Consignes de l'exercice =>
(a) Les affirmations suivantes concordent-elles avec l'extrait sur l'exception d'irrecevabilité ? Répondez à chacune par oui ou par non et citez les mots de l'extrait qui tranchent la question. (i) Le gouvernement italien reproche à la Commission d'avoir engagé la seconde procédure sans se désister du premier recours. (ii) Selon le gouvernement italien, la lettre de mise en demeure contient une analyse détaillée de l'infraction à l'article 85, paragraphe 1, du traité. (iii) Le premier recours portait sur la violation des articles 5 et 85 du traité.
(b) Poursuivez l'extrait sur l'exception d'irrecevabilité après sa dernière ligne.

Extrait du texte =>
Sur l'exception d'irrecevabilité

21.
    Dans un premier moyen, le gouvernement italien soutient que la Commission ne pouvait engager une seconde procédure en constatation de manquement pour des griefs fondés sur les articles 5 et 85 du traité, sans se désister du premier recours, relatif à la violation des articles 9 et 12 du traité.

22.
    La raison en serait tout d'abord que les pratiques incriminées consistent soit dans l'imposition d'une taxe, soit dans la conclusion d'un accord par une association d'entreprises et entériné par l'État membre concerné, mais ne peuvent constituer les deux en même temps.

23.
    Ensuite, il ressortirait de l'économie générale des règles relatives au recours en manquement que, une fois saisie, la Cour doit inéluctablement rendre un arrêt sur le fond du litige, à moins que le requérant ne se désiste de son recours. Dès lors, si la Commission acquiert la conviction que l'État n'a pas manqué aux obligations dont la violation lui a été reprochée dans l'avis motivé émis dans le cadre de la première procédure, mais à d'autres obligations incompatibles avec celles-ci, elle ne peut simultanément continuer à exiger de la Cour qu'elle se prononce sur ledit avis et engager une nouvelle procédure portant sur une contestation distincte et incompatible avec la première.

24.
    Enfin, en procédant de la sorte, la Commission aurait violé les droits de la défense du gouvernement italien, car elle l'aurait contraint à se défendre simultanémentdans deux causes ayant pour objet les mêmes faits mais fondées sur des dispositions différentes.

25.
    Dans un second moyen, le gouvernement italien fait état de lacunes dans la lettre de mise en demeure et dans l'avis motivé. Ainsi, seule la requête contiendrait une analyse détaillée des éléments constitutifs de la prétendue infraction à l'article 85, paragraphe 1, du traité. En revanche, tant dans la lettre de mise en demeure que dans l'avis motivé, la Commission se serait bornée, pour la violation de l'article 85, paragraphe 1, à renvoyer à la décision 93/438. Or, selon une jurisprudence constante, l'avis motivé devrait contenir un exposé cohérent et détaillé des raisons ayant amené la Commission à la conviction que l'État intéressé a manqué à une des obligations qui lui incombent en vertu du traité (arrêt du 11 juillet 1991, Commission/Portugal, C-247/89, Rec. p. I-3659).

26.

Données fournies =>
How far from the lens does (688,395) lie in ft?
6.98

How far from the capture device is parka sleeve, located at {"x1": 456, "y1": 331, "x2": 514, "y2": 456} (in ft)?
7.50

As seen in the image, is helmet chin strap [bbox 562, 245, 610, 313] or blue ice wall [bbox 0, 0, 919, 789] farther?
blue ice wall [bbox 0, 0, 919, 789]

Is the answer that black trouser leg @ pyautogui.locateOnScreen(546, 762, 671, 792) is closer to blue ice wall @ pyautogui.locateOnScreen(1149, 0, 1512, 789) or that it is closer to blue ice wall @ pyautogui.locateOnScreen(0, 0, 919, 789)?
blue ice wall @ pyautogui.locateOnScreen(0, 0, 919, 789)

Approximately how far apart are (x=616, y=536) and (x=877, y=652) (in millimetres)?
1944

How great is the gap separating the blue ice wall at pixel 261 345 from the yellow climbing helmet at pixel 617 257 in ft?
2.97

...

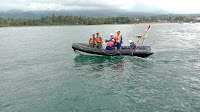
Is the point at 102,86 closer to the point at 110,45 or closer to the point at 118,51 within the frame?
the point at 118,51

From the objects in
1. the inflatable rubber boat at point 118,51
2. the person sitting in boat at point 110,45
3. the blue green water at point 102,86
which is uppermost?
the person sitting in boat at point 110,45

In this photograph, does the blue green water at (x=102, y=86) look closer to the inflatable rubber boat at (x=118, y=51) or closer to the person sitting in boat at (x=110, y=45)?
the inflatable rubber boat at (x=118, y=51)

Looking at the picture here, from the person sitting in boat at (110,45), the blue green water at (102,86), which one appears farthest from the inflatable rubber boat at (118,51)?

Réponses dans l'ordre =>
(a)
(i) Oui : « sans se désister du premier recours, relatif à la violation des articles 9 et 12 du traité ».
(ii) Non : « seule la requête contiendrait une analyse détaillée des éléments constitutifs de la prétendue infraction à l'article 85, paragraphe 1, du traité ».
(iii) Non : « relatif à la violation des articles 9 et 12 du traité ».

(b)
    S'agissant du premier moyen, outre le fait que seule la mise en demeure dans la présente affaire a été effectuée à un moment où la Cour n'avait pas encore rendu son arrêt dans l'affaire C-119/92, il convient de rappeler que, conformément aux articles 155 et 169 du traité CE, la Commission est la gardienne de la légalité communautaire. En cette qualité, elle a pour mission de veiller, dans l'intérêt général communautaire, à la bonne application du traité par les États membres et de faire constater, en vue de leur cessation, l'existence de manquements éventuels aux obligations qui en dérivent (arrêt du 4 avril 1974, Commission/France, 167/73, Rec. p. 359, point 15).

27.
    C'est donc à la Commission qu'il incombe d'apprécier l'opportunité d'agir contre un État membre, de déterminer les dispositions qu'il aurait violées et de choisir le moment où elle initiera la procédure en manquement à son encontre, les considérations qui déterminent ce choix ne pouvant affecter la recevabilité de l'action (arrêt du 1er juin 1994, Commission/Allemagne, C-317/92, Rec. p. I-2039, point 4).

28.
    Par ailleurs, comme l'objet du litige soumis à la Cour est circonscrit par l'avis motivé, dans la mesure où le recours doit être fondé sur les mêmes motifs et moyens que celui-ci (arrêts du 7 février 1984, Commission/Italie, 166/82, Rec. p. 459, point 16; du 1er décembre 1993, Commission/Danemark, C-234/91, Rec. p. I-6273, point 16, et du 12 janvier 1994, Commission/Italie, C-296/92, Rec. p. I-1, point 11), la Commission n'a d'autre possibilité, lorsqu'elle considère que la législation nationale incriminée viole d'autres règles de droit communautaire, violations qu'elle souhaite aussi faire constater, que de diligenter une nouvelle procédure en manquement afin de s'acquitter pleinement des missions qui lui sont assignées par les articles 155 et 169 du traité.

29.
    Des considérations qui précèdent, il découle que le fait qu'un État membre doive se défendre dans deux causes distinctes ayant pour objet les mêmes faits mais fondées sur des dispositions différentes ne saurait en soi constituer une violation des droits de la défense. Par ailleurs, le gouvernement italien n'a fait état d'aucun autre élément susceptible de démontrer que le déroulement des deux procédures, envisagées séparément ou même cumulativement, a donné lieu à une violation de ses droits de défense.

30.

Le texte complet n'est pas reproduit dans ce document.